The basic thing is partnership. Just as the bride leaves the pier, so the bridegroom relinquishes the freedom he has left behind. The two come together and build a new 'home' in which the past has no place. I love the present. Whether the previous bonds are for relationships or habits - slowly the knees are bent, but a new home is formed. The building stays the same - Companions find happiness in each other's hands rather than adjusting, and learn to cope with adversity. Having two eyes or two ears does not come together, but the anathematic site or sound is heard only once, when the 'tuning' is fine, then the marriage life shines! There is no need to change the other person. It is to develop a shared space that understands and respects each other's choices.

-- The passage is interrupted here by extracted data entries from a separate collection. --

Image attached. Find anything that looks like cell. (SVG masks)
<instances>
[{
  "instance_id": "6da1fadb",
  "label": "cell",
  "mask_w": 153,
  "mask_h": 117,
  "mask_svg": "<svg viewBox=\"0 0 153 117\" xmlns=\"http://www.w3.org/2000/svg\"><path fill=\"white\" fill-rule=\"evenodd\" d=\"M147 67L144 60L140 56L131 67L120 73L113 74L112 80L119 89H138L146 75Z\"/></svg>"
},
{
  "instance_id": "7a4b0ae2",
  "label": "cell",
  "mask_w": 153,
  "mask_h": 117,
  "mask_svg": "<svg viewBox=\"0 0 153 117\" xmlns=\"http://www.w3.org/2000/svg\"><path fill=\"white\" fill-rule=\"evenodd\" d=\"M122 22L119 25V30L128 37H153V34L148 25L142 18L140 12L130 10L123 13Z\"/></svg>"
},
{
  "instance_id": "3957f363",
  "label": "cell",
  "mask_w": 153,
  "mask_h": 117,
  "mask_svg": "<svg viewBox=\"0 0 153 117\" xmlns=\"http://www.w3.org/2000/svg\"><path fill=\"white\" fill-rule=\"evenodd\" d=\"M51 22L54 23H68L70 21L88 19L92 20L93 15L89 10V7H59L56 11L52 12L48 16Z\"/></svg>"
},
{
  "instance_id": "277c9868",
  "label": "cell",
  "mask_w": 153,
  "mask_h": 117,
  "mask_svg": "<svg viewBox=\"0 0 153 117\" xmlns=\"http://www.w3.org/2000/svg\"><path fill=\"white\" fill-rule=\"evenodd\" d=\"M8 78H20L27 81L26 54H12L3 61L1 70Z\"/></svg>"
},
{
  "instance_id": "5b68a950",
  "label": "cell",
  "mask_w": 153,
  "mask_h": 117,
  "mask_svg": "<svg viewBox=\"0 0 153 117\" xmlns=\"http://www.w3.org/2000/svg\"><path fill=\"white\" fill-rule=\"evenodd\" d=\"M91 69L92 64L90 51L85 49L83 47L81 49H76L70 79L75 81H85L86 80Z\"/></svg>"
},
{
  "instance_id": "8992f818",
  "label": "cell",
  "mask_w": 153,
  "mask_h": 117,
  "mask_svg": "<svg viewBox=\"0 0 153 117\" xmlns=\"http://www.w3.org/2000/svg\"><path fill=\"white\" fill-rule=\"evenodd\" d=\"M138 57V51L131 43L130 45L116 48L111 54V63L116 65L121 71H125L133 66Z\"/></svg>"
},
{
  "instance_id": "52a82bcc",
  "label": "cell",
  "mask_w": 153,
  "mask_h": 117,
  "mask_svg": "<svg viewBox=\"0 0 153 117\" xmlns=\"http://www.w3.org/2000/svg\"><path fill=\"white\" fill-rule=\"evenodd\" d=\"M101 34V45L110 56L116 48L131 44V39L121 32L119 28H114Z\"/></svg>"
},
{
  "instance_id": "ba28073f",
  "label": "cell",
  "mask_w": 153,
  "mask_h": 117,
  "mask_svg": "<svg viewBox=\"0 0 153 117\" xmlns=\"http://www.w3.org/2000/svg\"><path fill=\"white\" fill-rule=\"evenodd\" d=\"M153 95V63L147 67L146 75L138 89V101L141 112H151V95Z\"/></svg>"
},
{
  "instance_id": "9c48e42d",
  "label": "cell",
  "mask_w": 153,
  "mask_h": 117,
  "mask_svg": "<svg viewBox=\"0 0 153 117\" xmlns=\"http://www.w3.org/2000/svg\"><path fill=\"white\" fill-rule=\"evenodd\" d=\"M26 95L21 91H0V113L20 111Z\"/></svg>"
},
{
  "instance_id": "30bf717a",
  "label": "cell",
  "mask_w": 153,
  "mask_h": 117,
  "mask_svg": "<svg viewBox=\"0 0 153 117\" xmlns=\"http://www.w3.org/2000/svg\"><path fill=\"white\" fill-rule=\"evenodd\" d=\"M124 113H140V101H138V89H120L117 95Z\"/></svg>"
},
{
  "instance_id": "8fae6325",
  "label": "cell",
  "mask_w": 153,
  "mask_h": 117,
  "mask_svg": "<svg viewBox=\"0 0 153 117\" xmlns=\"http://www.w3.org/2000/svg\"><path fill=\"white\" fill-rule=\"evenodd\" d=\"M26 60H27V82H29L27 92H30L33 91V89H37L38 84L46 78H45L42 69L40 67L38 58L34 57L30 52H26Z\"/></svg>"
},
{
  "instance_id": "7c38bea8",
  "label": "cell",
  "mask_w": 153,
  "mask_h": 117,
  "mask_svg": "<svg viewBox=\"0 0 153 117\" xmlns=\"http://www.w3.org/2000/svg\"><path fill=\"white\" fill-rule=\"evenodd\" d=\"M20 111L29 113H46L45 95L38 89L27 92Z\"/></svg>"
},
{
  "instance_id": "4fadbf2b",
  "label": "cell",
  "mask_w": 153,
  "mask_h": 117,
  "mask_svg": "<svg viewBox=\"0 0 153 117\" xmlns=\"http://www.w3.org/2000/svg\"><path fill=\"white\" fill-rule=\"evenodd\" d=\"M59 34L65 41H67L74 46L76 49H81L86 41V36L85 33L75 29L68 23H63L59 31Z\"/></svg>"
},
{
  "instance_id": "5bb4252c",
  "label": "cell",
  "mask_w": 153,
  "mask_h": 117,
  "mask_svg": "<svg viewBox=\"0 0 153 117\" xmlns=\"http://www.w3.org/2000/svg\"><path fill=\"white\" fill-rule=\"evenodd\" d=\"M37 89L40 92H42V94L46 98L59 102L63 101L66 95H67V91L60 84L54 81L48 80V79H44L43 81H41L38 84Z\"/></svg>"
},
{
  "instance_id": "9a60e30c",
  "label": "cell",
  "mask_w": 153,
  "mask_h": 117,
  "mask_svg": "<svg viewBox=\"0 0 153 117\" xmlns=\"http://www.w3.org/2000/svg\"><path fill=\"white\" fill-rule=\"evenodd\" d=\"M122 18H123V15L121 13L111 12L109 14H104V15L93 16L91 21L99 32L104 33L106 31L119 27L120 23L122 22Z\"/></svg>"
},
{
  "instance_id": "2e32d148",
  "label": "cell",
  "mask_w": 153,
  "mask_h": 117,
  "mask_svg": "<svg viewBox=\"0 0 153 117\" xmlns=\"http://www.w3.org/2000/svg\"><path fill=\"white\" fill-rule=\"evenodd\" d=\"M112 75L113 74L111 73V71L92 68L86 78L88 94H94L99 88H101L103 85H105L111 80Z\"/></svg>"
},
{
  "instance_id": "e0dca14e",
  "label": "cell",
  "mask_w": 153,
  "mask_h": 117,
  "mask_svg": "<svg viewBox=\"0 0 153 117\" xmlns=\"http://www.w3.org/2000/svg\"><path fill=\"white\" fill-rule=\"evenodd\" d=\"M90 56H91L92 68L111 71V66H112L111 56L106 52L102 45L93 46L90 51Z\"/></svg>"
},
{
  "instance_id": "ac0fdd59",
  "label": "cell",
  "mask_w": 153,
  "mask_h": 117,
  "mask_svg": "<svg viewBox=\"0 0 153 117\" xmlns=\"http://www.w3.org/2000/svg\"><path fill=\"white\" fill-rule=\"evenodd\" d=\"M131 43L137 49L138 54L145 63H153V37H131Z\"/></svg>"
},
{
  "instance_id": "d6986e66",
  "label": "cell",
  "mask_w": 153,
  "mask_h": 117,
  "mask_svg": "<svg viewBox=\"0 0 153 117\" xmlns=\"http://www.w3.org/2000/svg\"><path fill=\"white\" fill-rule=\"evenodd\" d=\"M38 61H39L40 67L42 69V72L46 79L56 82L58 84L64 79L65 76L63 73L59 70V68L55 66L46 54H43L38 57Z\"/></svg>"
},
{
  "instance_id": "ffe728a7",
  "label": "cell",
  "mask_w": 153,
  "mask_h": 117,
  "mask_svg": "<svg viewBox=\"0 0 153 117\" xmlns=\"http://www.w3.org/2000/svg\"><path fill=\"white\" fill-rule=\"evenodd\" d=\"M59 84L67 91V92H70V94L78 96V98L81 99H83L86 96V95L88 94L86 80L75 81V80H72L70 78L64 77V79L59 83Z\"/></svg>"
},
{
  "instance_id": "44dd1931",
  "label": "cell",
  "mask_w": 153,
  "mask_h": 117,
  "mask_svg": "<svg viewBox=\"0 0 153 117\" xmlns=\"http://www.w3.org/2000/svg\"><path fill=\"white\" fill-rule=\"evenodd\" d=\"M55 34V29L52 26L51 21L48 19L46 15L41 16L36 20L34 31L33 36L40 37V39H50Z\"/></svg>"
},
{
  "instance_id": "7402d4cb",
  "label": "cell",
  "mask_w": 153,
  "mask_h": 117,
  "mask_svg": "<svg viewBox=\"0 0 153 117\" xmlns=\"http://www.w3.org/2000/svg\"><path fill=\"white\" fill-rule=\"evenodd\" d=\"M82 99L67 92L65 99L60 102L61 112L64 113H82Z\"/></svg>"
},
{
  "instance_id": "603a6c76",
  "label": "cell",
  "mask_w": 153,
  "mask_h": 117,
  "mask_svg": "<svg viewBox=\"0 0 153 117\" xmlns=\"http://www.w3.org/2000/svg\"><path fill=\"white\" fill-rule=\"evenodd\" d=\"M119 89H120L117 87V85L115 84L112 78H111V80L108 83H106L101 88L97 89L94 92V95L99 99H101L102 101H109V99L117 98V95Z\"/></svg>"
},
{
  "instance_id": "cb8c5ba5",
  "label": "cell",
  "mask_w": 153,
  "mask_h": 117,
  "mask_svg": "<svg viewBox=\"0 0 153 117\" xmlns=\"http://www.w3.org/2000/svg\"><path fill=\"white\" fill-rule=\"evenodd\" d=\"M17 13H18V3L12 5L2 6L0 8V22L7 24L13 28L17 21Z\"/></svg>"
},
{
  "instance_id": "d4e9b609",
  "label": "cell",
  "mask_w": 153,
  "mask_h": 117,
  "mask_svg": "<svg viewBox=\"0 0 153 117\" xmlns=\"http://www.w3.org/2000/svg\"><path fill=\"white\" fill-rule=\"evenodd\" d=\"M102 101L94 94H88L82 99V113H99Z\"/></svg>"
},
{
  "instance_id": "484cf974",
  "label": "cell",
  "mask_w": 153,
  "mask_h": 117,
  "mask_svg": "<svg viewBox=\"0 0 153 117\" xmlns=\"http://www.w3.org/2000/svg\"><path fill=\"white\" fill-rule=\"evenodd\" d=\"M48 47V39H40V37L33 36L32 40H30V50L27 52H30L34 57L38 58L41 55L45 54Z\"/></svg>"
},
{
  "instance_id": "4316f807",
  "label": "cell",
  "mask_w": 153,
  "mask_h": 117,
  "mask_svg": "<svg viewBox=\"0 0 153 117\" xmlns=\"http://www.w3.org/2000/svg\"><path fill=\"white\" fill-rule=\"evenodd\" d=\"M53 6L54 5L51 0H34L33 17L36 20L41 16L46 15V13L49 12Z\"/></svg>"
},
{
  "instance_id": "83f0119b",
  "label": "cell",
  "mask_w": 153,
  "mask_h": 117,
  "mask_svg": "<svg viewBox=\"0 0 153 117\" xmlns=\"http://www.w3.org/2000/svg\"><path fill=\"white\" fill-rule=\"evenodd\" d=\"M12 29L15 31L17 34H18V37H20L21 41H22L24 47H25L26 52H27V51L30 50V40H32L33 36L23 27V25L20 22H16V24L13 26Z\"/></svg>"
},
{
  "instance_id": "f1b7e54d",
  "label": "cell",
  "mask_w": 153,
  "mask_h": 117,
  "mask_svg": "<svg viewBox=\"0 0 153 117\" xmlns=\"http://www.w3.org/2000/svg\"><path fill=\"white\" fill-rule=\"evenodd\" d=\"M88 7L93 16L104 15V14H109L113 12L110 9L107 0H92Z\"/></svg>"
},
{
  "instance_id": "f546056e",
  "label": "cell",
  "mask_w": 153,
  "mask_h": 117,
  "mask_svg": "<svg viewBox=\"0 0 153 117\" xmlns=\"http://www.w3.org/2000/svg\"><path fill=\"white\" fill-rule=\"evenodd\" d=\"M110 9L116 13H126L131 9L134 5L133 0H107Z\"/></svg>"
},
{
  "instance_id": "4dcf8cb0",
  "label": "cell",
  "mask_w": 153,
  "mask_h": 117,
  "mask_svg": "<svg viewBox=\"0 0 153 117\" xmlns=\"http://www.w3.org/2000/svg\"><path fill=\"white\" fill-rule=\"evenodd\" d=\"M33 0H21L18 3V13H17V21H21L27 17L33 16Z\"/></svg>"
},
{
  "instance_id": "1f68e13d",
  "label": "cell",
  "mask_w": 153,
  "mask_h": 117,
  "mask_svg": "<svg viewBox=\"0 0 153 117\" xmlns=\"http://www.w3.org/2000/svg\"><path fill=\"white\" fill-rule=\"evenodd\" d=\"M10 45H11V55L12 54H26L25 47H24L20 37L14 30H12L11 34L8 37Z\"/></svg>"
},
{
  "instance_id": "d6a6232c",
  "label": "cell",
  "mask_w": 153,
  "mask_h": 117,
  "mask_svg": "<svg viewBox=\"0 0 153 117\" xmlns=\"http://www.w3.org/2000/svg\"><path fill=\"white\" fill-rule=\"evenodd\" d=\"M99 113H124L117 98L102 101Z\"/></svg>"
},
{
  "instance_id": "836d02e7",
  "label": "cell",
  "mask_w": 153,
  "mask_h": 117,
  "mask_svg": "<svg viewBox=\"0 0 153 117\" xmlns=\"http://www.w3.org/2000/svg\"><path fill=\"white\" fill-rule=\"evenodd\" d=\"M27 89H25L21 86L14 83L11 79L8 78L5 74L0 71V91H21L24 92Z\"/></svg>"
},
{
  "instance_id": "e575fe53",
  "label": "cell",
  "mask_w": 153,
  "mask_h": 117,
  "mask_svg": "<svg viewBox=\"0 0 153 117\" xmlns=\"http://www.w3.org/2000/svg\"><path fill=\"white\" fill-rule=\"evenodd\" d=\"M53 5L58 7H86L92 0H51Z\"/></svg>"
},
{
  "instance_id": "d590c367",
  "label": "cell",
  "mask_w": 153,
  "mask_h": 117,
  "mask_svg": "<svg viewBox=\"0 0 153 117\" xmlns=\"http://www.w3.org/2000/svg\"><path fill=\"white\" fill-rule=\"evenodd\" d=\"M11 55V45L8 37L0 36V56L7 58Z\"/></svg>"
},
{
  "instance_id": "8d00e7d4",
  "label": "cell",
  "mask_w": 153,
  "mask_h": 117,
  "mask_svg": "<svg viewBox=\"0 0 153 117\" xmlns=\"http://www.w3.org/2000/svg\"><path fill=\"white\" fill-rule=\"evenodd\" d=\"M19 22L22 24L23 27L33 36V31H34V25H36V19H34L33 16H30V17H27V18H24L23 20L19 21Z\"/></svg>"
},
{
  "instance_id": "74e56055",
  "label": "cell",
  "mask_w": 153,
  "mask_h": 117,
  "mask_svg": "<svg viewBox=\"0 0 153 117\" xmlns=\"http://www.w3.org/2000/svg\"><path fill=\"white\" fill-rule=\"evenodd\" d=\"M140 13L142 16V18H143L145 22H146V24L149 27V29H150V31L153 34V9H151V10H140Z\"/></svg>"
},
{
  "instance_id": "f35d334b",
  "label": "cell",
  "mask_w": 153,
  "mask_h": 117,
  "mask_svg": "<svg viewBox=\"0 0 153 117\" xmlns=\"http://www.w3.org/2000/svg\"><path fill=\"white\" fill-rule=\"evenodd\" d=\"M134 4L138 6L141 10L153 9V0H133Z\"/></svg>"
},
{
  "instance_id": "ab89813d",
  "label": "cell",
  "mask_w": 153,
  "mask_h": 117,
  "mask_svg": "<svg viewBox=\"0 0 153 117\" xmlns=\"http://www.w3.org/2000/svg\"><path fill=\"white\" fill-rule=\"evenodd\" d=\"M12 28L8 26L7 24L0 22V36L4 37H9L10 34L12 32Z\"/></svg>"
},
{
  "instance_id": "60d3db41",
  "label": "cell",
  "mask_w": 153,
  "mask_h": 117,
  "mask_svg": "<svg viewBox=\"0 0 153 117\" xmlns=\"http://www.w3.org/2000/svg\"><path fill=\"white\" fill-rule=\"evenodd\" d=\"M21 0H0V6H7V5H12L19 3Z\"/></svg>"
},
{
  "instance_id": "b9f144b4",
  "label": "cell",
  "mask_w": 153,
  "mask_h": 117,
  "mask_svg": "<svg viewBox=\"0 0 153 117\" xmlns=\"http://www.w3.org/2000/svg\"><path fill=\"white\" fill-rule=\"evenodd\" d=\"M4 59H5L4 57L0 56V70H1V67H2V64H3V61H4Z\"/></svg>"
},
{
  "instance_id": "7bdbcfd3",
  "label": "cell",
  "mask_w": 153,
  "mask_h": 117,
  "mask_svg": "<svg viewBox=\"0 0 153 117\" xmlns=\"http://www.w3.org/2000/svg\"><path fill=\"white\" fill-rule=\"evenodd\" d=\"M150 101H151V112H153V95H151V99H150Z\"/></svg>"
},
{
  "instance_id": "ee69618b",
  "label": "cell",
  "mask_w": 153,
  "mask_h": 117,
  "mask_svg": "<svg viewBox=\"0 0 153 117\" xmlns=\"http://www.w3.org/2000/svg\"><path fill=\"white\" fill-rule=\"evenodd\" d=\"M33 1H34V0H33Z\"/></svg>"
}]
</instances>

So, instead of 'objectifying' a woman like Kanyadan (yes, this is the real thing, not a hot photoshoot of her own free will, from which Prosperity gets popularity) instead of the word 'Sahadharmacharini'. Sahiyara belongs to Satwara, as well as to the space of Solitude. The balance of these two is sweet symbiosis. Well written by German love poet Rainer Maria Rilke

"Marriage does not mean that all the walls are broken down and two strangers suddenly create a common-joint space. On the contrary, in a healthy marriage, one partner chooses the other as his 'favorite solitary keeper'! And that is possible only when both have deep trust in each other! Intimate love is also intimate faith. It is not possible for two people to merge into one and become one! That is to say, wherever it appears, with the consent of each other or with the consent of each other, the freedom of one or the other of the two may have become a part of the process of instinctive development - to know for sure!

But once the distance is realized, it is possible to distance the infinite distance between two very close individuals, and after accepting and loving each other's separate existence, the wonderful 'side by side' 'Living Together' begins to flourish. If the two spouses learn to love this space between each other, then there is a beautiful possibility that both of them will make each other complete forever and just as we live and shine in the vast infinite space, they can make each other's secluded sky fun and mutual. ! ''

Wow! What a Thought. Respecting each other's choices for a beautiful companion connection is fine, instead of constantly tying each other up, the common elements of coexistence such as food, entertainment (movie-music-fun joke whatever), sleep etc. are left to their own devices. . There is a little bit of secrecy in the distance and the attraction lasts a long time. The rest of the close-up pictures are blurred!

I wish the dowry could be arranged in the mind like a closet to live together according to the changing times amidst the innumerable purchases in the name of Kariyavar!

Fast forward

Happy coexistence means in which age is missing, but words are not missing!